Kubernetes Networking From the First Principles

Kubernetes Networking From the First Principles

We go from containers and network namespace to Pod-to-Pod, Pod-to-Service, and external-client-to-Service networking.

Pods

Containers of the same Pod share the same Linux network namespace, isolated from the host network namespace.

Each Pod gets a separate network namespace and is assigned a cluster-wide unique IP address from the cluster’s Pod CIDR range. Many managed Kubernetes offerings use Host-local IPAM (IP Address Management), so that each Node is fist assigned a subnet of Pod CIDR. Then, each Pod gets its IP address from the Node the Pod is on.

The Kubernetes networking model requires that a container in Pod A can reach a container in Pod B, crossing network namespaces, regardless of whether Pods A and B are on the same Node or not.

Pod to Pod on the same Node

For each Pod, kubelet will create a VETH (Virtual Ethernet Device) pair in the host network namespace. Packets transmitted on one device in the pair are immediately received on the other device. Then Kubelet will move one device of such pair into the Pod’s network namespace and rename this device to eth0 in the Pod’s namespace. Each VETH device remained in the host network namespace will be assigned a Pod IP and be connected to a software bridge cbr0.

Pod to Pod on another Node

On Node-1, IP packets (whose source and destination addresses are the Pod IPs) sent by pod-1 will be encapsulated as Ethernet frames being sent to cbr0.

The cbr0 switch has a match-all forwarding rule for all packets destinated to anything but Node-1’s subnet of Pod CIDR. The CNI plugin in VXLAN mode will encapsulate the Ethernet frames as UDP packets. These UDP packets’ source and destination addresses are the Node IPs.

ClusterIP-type Services

Even though Pod IPs are routable, Pods (and hence the Pod IPs) are ephemeral by design.

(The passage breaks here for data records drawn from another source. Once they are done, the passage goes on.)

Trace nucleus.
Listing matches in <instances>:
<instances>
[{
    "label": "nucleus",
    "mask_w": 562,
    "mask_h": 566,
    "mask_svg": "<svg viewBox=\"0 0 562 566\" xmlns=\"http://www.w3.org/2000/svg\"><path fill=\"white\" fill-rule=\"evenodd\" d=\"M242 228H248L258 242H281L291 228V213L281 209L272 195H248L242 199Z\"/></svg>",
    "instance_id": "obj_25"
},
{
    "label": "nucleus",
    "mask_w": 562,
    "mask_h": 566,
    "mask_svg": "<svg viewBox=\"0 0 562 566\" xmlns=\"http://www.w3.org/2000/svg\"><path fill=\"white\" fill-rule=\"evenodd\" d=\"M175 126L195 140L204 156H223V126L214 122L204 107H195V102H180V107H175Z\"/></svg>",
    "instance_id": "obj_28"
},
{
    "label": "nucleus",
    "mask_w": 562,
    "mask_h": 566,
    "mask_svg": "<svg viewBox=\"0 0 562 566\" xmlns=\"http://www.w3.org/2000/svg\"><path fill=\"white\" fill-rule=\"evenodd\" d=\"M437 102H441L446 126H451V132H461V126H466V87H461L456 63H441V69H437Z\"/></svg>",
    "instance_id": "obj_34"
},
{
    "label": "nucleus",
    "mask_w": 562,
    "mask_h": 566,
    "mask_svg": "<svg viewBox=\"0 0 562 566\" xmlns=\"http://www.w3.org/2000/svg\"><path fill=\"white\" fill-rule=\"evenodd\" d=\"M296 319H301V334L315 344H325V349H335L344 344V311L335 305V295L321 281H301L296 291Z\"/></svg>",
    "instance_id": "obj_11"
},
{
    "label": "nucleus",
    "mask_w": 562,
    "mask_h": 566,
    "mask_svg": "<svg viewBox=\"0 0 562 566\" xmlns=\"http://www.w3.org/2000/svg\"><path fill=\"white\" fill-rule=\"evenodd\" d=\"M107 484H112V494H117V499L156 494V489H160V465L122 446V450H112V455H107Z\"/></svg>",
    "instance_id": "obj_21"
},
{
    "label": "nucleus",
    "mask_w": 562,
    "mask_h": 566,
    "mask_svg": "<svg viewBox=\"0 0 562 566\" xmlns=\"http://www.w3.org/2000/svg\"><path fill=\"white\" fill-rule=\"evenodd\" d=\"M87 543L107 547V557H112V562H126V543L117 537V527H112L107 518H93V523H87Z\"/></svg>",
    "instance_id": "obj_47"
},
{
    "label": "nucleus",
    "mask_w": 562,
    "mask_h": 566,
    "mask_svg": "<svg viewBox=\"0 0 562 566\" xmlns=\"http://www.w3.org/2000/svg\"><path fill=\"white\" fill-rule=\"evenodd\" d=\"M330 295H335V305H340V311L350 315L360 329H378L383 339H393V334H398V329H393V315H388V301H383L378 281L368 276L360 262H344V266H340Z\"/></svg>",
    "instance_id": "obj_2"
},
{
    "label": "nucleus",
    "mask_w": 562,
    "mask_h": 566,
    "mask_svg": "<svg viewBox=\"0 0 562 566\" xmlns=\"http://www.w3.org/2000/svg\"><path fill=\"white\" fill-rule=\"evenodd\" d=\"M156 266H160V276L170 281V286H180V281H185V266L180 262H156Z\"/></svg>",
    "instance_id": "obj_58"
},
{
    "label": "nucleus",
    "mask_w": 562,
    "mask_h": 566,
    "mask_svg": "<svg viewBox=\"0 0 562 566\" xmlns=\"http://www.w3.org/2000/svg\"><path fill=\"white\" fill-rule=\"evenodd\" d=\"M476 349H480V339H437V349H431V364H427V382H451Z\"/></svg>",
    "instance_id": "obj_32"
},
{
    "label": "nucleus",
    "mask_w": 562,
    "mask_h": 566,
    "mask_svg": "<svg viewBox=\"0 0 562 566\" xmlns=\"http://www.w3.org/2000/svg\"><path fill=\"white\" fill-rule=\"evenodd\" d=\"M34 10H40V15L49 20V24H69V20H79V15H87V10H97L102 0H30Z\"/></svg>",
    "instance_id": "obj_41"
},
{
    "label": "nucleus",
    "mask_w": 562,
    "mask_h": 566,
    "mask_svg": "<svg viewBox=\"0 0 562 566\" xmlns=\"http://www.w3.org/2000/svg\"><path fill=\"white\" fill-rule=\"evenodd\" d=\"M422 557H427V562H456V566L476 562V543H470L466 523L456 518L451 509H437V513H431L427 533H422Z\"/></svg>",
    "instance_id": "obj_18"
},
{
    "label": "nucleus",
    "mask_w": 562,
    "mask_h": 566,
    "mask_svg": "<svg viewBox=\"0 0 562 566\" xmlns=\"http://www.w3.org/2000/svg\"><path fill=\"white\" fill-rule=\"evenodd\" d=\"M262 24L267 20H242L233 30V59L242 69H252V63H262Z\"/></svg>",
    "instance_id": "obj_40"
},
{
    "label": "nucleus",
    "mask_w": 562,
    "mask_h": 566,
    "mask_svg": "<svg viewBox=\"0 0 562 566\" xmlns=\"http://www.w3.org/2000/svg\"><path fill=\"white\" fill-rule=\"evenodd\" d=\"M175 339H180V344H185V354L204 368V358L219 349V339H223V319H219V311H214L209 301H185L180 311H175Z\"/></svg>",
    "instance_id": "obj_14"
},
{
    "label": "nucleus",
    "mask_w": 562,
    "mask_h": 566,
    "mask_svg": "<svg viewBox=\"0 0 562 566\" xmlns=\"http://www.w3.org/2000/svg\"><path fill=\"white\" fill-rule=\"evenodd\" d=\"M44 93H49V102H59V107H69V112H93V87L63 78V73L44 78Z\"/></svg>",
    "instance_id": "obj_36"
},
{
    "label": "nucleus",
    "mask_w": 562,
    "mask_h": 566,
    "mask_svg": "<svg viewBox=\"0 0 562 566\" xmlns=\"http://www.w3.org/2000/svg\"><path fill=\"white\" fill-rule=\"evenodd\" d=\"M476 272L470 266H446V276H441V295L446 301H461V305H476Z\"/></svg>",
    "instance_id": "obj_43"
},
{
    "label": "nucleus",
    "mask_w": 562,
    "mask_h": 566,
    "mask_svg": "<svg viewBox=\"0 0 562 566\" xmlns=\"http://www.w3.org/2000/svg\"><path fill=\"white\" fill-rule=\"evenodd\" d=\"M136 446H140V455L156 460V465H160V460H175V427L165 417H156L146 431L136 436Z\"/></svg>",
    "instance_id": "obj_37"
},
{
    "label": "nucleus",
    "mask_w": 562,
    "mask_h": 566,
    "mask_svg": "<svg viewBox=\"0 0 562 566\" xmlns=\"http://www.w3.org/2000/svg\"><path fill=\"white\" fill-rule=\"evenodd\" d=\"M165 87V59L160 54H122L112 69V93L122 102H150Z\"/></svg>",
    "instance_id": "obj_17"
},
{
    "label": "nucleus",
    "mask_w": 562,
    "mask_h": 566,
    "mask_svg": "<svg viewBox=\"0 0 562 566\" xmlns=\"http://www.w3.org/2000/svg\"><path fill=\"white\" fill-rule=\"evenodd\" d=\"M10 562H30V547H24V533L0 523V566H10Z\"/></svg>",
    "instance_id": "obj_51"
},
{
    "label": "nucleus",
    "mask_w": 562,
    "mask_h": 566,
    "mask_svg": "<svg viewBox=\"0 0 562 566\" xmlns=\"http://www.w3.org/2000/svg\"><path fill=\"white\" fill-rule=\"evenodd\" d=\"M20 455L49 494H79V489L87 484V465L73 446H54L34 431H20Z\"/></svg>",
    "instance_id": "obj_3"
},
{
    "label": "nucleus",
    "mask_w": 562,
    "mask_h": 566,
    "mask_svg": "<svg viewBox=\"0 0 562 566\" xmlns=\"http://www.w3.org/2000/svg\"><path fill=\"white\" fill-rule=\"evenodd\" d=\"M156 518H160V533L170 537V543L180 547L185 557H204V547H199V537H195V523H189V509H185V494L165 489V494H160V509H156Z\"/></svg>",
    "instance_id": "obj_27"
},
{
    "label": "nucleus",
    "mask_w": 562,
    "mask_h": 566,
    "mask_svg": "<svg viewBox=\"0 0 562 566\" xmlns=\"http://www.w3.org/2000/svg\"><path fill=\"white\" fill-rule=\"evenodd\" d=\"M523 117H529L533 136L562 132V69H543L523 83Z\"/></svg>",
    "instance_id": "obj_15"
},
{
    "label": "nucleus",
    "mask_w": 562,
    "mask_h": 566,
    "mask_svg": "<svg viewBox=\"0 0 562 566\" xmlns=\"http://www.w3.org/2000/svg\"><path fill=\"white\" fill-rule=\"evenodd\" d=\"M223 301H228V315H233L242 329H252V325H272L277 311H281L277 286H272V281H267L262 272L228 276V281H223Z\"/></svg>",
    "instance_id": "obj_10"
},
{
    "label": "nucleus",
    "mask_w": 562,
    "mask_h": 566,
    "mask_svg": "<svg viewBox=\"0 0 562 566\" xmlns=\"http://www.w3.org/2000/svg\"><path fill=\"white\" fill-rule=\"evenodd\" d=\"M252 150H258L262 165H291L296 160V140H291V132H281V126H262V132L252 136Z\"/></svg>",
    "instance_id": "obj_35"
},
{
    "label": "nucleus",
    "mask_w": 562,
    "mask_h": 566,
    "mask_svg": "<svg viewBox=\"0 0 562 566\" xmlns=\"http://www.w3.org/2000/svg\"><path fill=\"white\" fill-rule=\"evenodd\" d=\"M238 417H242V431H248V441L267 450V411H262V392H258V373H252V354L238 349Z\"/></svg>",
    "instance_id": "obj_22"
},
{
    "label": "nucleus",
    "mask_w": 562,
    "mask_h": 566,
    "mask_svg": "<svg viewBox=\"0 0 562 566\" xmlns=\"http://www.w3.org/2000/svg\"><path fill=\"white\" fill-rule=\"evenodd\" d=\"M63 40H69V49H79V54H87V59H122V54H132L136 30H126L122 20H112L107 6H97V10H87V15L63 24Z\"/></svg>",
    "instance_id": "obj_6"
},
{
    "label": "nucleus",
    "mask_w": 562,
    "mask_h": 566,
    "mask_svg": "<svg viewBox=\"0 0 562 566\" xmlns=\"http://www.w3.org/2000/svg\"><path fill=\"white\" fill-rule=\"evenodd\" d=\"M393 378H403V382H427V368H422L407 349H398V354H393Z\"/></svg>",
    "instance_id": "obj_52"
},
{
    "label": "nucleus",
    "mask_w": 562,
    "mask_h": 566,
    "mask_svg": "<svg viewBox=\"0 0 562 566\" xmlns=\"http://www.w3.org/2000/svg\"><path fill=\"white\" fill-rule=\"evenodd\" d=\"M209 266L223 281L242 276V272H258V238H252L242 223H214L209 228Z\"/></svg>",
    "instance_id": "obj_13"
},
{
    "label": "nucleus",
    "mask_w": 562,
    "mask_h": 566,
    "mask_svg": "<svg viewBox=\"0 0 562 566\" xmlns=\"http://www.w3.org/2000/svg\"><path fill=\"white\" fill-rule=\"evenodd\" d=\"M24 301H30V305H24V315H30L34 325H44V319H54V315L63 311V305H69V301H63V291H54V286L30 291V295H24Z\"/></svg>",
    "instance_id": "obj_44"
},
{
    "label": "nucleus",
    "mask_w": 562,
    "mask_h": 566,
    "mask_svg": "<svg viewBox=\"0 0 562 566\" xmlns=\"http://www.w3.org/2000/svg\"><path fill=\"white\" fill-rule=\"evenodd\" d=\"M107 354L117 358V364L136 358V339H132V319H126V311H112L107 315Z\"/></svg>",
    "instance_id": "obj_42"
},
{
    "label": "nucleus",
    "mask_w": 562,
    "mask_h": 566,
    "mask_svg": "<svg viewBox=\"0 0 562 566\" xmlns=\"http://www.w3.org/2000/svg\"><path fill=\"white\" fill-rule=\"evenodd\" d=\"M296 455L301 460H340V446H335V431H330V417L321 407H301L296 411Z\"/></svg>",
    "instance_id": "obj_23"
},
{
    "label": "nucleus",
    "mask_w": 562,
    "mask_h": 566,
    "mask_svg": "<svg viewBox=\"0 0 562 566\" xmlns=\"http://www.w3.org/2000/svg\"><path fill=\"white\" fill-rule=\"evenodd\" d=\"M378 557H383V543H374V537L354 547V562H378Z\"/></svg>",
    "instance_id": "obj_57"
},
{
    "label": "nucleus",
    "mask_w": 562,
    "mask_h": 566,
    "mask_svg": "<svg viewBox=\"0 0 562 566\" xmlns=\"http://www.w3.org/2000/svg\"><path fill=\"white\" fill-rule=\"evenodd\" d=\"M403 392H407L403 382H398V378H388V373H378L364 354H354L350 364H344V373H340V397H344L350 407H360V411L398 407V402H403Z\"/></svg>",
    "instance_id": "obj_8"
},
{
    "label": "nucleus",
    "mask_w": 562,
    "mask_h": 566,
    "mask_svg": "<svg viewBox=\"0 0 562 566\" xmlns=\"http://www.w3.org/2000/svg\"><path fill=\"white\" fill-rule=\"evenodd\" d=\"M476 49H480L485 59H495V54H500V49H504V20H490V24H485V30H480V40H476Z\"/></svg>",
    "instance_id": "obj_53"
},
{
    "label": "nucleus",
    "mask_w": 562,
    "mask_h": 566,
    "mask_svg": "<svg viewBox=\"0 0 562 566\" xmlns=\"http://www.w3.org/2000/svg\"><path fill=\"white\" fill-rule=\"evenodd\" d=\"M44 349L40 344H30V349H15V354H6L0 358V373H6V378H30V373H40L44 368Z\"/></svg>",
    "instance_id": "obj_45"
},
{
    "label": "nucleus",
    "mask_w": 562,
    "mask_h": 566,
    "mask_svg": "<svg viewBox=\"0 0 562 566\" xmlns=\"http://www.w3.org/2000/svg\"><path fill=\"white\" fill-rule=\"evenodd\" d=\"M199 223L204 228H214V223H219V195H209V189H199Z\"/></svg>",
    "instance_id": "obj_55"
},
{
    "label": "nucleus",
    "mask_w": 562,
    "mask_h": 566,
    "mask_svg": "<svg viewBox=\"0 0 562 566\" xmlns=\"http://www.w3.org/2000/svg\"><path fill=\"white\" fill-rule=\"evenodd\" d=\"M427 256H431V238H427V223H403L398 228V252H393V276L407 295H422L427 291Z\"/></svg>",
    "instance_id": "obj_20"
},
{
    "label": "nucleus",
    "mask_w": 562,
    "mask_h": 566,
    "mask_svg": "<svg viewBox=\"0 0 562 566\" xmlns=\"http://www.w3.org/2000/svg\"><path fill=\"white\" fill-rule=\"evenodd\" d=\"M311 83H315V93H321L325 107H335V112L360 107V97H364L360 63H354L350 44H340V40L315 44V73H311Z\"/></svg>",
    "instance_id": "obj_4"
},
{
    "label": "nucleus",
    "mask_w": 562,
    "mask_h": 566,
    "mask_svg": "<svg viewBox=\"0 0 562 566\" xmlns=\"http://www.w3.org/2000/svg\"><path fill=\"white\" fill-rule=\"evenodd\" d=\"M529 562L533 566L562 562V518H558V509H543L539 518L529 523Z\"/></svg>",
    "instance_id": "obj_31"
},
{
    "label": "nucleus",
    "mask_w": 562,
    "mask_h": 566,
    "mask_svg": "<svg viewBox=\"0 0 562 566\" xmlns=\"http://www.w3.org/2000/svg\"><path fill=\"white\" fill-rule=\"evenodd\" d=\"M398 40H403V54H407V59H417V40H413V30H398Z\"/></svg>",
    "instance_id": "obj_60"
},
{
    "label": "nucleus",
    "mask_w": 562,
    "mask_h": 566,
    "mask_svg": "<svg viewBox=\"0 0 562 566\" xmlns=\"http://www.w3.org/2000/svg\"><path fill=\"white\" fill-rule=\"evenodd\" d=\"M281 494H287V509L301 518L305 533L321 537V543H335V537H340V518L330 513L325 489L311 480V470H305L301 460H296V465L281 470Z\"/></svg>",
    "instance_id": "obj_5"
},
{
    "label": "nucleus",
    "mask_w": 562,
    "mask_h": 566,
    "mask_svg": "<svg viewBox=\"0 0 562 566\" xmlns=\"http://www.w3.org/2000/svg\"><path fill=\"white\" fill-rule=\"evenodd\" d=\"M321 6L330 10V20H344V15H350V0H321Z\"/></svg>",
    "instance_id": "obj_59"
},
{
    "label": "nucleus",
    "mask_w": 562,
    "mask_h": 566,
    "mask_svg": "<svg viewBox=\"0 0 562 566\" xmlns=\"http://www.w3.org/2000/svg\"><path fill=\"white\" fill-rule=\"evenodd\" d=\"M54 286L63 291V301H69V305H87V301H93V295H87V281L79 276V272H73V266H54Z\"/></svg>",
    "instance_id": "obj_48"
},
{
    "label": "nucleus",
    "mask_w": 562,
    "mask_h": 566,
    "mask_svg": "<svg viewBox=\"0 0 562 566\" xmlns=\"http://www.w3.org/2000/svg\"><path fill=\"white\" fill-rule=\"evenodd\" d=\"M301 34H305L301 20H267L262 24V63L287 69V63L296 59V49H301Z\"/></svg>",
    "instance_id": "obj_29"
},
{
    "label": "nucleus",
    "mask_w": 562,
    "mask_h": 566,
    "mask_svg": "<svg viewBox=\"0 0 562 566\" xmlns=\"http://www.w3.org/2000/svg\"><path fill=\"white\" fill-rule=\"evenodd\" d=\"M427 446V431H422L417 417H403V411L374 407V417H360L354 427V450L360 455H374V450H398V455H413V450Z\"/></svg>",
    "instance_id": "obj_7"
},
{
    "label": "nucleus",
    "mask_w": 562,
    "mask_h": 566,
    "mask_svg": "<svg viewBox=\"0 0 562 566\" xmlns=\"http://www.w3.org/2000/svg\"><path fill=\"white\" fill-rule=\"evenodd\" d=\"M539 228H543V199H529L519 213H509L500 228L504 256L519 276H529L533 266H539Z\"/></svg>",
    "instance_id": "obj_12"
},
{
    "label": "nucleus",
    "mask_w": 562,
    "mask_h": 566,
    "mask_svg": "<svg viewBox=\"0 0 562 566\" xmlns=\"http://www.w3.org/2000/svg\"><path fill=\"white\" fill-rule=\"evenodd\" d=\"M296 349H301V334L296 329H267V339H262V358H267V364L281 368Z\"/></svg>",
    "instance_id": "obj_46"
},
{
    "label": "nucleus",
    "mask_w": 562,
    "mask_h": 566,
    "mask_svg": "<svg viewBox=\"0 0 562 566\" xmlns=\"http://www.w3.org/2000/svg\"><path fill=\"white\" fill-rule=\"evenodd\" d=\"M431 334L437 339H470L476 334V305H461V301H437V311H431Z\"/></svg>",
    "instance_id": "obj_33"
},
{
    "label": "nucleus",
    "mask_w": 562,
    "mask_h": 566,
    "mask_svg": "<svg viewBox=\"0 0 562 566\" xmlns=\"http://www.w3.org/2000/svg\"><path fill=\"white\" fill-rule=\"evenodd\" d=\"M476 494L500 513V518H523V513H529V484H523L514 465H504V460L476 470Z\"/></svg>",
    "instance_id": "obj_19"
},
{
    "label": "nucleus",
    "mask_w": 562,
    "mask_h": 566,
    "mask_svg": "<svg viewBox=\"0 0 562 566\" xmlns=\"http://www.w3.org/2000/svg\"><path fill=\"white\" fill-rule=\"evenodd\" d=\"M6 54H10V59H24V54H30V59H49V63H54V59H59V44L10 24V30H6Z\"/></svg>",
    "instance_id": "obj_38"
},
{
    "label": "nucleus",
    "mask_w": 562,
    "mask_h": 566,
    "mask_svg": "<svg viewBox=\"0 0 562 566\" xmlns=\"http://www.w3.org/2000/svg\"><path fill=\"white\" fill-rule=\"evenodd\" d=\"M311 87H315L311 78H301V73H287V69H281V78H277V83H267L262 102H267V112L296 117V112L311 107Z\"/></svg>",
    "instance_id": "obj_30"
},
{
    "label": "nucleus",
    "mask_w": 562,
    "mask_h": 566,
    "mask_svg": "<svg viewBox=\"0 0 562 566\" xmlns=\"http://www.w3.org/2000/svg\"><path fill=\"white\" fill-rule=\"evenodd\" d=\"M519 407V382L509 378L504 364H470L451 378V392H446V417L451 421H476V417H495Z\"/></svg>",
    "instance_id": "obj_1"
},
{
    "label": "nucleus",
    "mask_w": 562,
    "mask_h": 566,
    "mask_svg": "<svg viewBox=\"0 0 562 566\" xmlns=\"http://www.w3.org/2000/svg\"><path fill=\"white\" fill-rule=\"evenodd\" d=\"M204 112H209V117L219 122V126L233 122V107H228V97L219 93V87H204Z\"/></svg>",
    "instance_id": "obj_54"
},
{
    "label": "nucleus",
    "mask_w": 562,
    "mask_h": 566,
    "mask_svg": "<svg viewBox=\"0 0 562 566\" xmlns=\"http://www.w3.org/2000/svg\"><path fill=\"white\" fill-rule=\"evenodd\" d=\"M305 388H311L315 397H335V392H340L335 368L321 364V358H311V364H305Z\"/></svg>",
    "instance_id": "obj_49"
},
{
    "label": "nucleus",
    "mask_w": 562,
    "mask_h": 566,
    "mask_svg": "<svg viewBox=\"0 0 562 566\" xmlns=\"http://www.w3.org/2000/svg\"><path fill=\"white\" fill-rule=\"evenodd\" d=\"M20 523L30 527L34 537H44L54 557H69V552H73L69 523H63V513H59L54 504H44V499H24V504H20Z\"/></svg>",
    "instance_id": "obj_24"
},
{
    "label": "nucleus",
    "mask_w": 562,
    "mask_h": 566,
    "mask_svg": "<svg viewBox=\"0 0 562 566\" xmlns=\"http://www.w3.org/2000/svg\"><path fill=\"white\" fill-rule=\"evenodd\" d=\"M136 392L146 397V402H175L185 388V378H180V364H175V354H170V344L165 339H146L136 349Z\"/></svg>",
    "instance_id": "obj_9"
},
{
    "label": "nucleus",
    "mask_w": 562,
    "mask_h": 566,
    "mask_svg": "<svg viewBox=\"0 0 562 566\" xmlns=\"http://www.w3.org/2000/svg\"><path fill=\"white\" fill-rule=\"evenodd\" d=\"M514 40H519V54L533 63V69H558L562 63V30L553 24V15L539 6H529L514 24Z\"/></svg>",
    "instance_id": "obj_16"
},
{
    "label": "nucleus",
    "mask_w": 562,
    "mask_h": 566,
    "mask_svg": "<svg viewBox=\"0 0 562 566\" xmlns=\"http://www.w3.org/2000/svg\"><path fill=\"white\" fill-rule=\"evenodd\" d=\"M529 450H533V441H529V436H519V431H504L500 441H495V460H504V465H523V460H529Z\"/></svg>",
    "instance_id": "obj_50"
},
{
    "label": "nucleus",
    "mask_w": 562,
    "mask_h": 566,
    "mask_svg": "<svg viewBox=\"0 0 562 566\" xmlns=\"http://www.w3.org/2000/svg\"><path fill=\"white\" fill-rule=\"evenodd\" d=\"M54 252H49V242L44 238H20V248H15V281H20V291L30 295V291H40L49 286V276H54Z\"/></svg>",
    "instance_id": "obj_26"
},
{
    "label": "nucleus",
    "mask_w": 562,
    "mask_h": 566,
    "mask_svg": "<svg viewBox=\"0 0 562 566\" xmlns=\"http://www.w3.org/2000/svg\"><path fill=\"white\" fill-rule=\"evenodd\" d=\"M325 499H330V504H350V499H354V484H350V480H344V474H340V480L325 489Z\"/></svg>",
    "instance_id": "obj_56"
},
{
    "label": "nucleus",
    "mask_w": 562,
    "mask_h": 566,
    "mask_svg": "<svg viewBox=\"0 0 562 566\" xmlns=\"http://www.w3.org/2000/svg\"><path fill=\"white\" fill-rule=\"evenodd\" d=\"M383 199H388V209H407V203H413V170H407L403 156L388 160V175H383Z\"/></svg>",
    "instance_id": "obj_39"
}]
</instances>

Hence, it is more reliable and recommended to use the Kubernetes Service, which provides a static cluster IP and load balancing over a group of Pods. The most basic Service type is ClusterIP, which represents a service available within the cluster but not exposed to the internet.

ClusterIP-type Services are implemented using kube-proxy, which is not a real proxy (data plane) but configures iptables to capture and NAT traffic to cluster IP of the Service.

Below is an example of pod-1 sending a request to service-1 backed by pod-0 and pod-2. Encapsulation details covered in the previous section are omitted from the diagram below.

Kube-proxy will choose at random one of the backing Pods to serve the request, by dNATing the destination IP from the Service’s cluster IP to the IP of the chosen Pod, which in this example is pod-2. Note that the response from pod-2 will be sNATed back to the Service’s cluster IP, so that kube-proxy remains transparent to workloads. Otherwise, pod-1 only has connection states about service-1, not pod-2, and thus will reset the connection.

NodePort-type Services

To expose a service to clients outside of the cluster, use the NodePort-type Service, which reserves the same port on each Node such that the client could access the service by hitting the NodePort on any Nodes.

The example below assumes externalTrafficPolicy is set to Cluster, which means traffic can be routed to a backing Pod on a different Node. Here, the cluster-external client send requests to the NodePort of service-1 on Node-0, and kube-proxy chooses pod-2 to serve the request.

Obviously the destination address will be masqueraded from Node-0 to pod-2, but notice that source address is also masqueraded, from the client IP to Node-0’s IP. Source-NATing is necessary, because otherwise pod-2 will respond directly to the client, who assume it is maintaining a connection to Node-0.